Configuration Reference¶
All engine configuration is read from environment variables. An optional YAML file at /etc/workflow/engine.yaml provides a secondary source (env vars always win).
| Variable | Default | Description |
|---|---|---|
WE_POSTGRES_DSN |
(required) | libpq connection string, e.g. postgres://user:pass@host:5432/db?sslmode=disable |
WE_DISPATCH_MODE |
polling |
polling or kafka_outbox. Opts into event-driven dispatch. |
WE_KAFKA_TRANSPORT |
plaintext |
plaintext or sasl_scram_tls. Required if WE_DISPATCH_MODE=kafka_outbox. |
WE_KAFKA_SEED_BROKERS |
"" |
Comma-separated list of brokers, e.g. localhost:9092. Required if kafka_outbox. |
WE_KAFKA_SASL_MECHANISM |
SCRAM-SHA-512 |
SCRAM-SHA-256 or SCRAM-SHA-512. Required for sasl_scram_tls. |
WE_KAFKA_SASL_USERNAME |
"" |
Required for sasl_scram_tls. |
WE_KAFKA_SASL_PASSWORD |
"" |
ENV ONLY, NEVER ON DISK. Required for sasl_scram_tls. |
WE_KAFKA_TLS_CA_PATH |
"" |
Optional CA path for self-signed brokers in sasl_scram_tls. |
WE_KAFKA_TLS_SERVER_NAME |
"" |
Optional TLS ServerName override. |
WE_OUTBOX_BATCH_SIZE |
200 |
Relay drain batch limit. |
WE_REST_PORT |
8080 |
HTTP/REST listener port |
WE_GRPC_PORT |
9090 |
gRPC server port |
WE_METRICS_PORT |
9091 |
Prometheus /metrics endpoint port |
WE_LOG_LEVEL |
info |
Minimum log level: debug, info, warn, error |
WE_AUDIT_LOG_ENABLED |
true |
Record engine actions to audit_log table |
DB_MAX_CONNS |
runtime.NumCPU() * 4 (floor 4) |
Maximum pgxpool connections. Tune per deployment to bound Postgres max_connections usage across replicas. |
DB_MIN_CONNS |
0 |
Minimum idle pgxpool connections held open. 0 preserves pgxpool's on-demand behaviour. Must be ≤ DB_MAX_CONNS. |
Kafka Partition Assignment Strategy¶
The Workflow Engine and all SDKs (Go, Java, Node.js, Python) utilize the CooperativeStickyAssignor (or cooperative-sticky in librdkafka-based clients) by default.

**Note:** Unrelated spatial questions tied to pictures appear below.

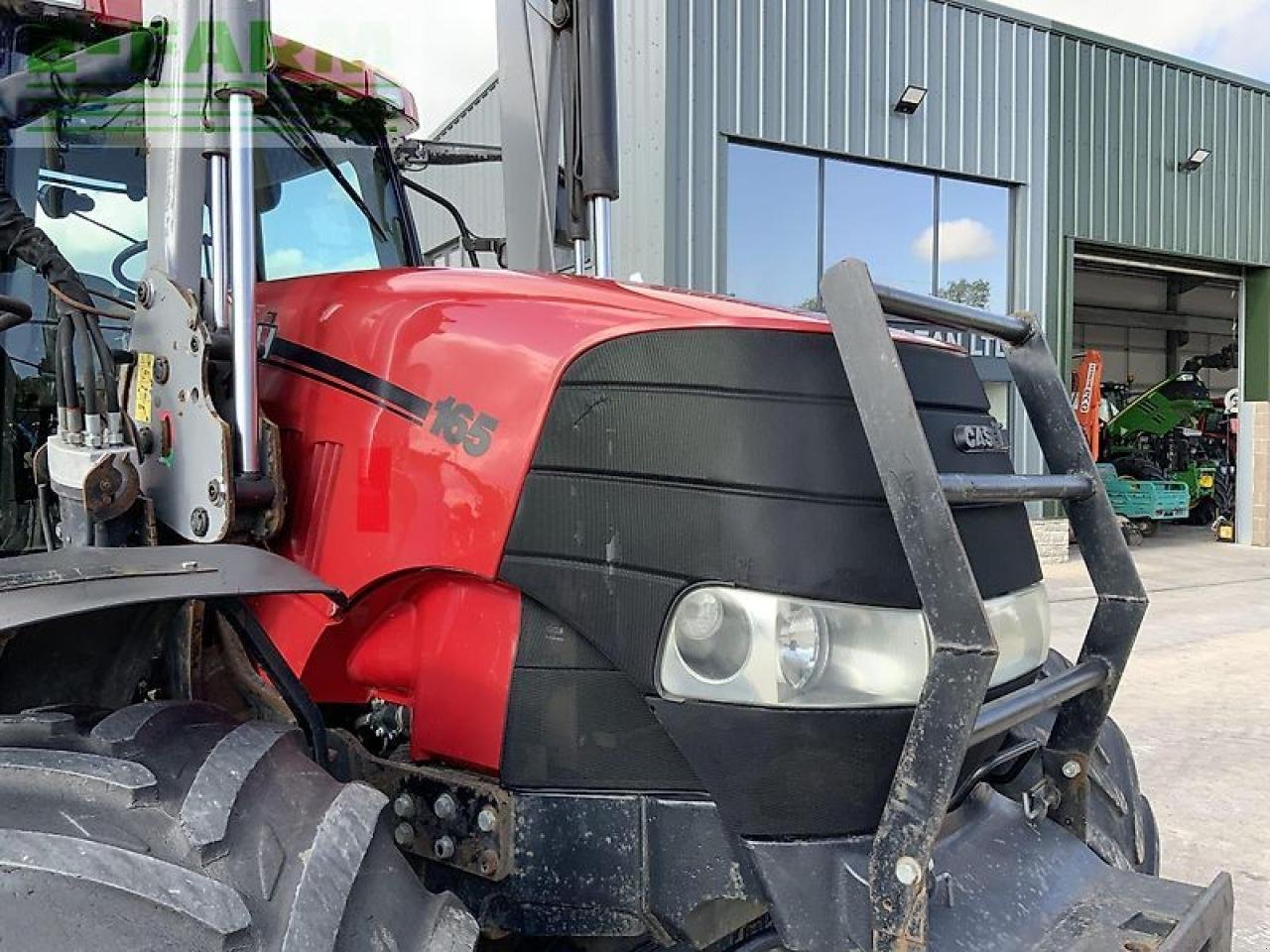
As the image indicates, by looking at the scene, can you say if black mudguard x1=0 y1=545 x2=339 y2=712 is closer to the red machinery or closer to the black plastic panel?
the black plastic panel

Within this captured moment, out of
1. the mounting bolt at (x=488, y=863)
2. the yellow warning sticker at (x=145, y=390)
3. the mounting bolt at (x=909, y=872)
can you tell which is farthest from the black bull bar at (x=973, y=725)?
the yellow warning sticker at (x=145, y=390)

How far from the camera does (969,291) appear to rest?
11.0m

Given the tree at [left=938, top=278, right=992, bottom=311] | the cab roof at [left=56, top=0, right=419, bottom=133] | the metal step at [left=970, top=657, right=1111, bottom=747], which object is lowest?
the metal step at [left=970, top=657, right=1111, bottom=747]

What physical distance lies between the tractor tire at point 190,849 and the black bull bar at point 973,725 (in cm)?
50

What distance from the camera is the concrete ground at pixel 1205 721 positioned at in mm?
3590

This strategy enables incremental rebalancing, allowing consumers to keep their assigned partitions during a rebalance if they are not being moved to another member. This avoids "stop-the-world" pauses and is highly recommended for stable operations in Kubernetes environments.
While the default is standardized for stability, users can override this in the SDKs by providing custom Kafka properties during initialization if absolutely necessary.
Engine performance metrics¶
The engine exposes the following Prometheus series (in addition to workflow_*, job_*, http_*, and grpc_*):
| Metric | Type | Purpose |
|---|---|---|
engine_db_transaction_duration_seconds |
Histogram (tx_type) |
Wall-clock Begin → Commit/Rollback per logical engine transaction |
engine_db_lock_wait_duration_seconds |
Histogram (operation) |
Pre-acquire wait for FOR UPDATE / FOR UPDATE SKIP LOCKED |
engine_job_timeout_total |
Counter | Jobs whose lease expired and were recovered by the lease sweeper |
engine_job_pickup_latency_seconds |
Histogram | End-to-end time.Since(job.created_at) at successful worker claim. Primary signal for the < 50ms-p95 target. |
Multi-replica coordination¶
Sweepers (job lease expiry and boundary_event_schedule timer firing) are gated behind distinct PostgreSQL advisory locks (pg_try_advisory_lock) so that across N replicas only one replica sweeps per interval. No cluster configuration is required — every engine replica tries to acquire the lock each tick; losers skip silently until the current leader disconnects.
Partial JSONB updates¶
Updates to workflow_instance.variables emit chained jsonb_set calls per dirty top-level key instead of rewriting the entire JSONB blob. For ≥ 256 KB payloads this reduces WAL volume by ≥ 40% on single-key updates.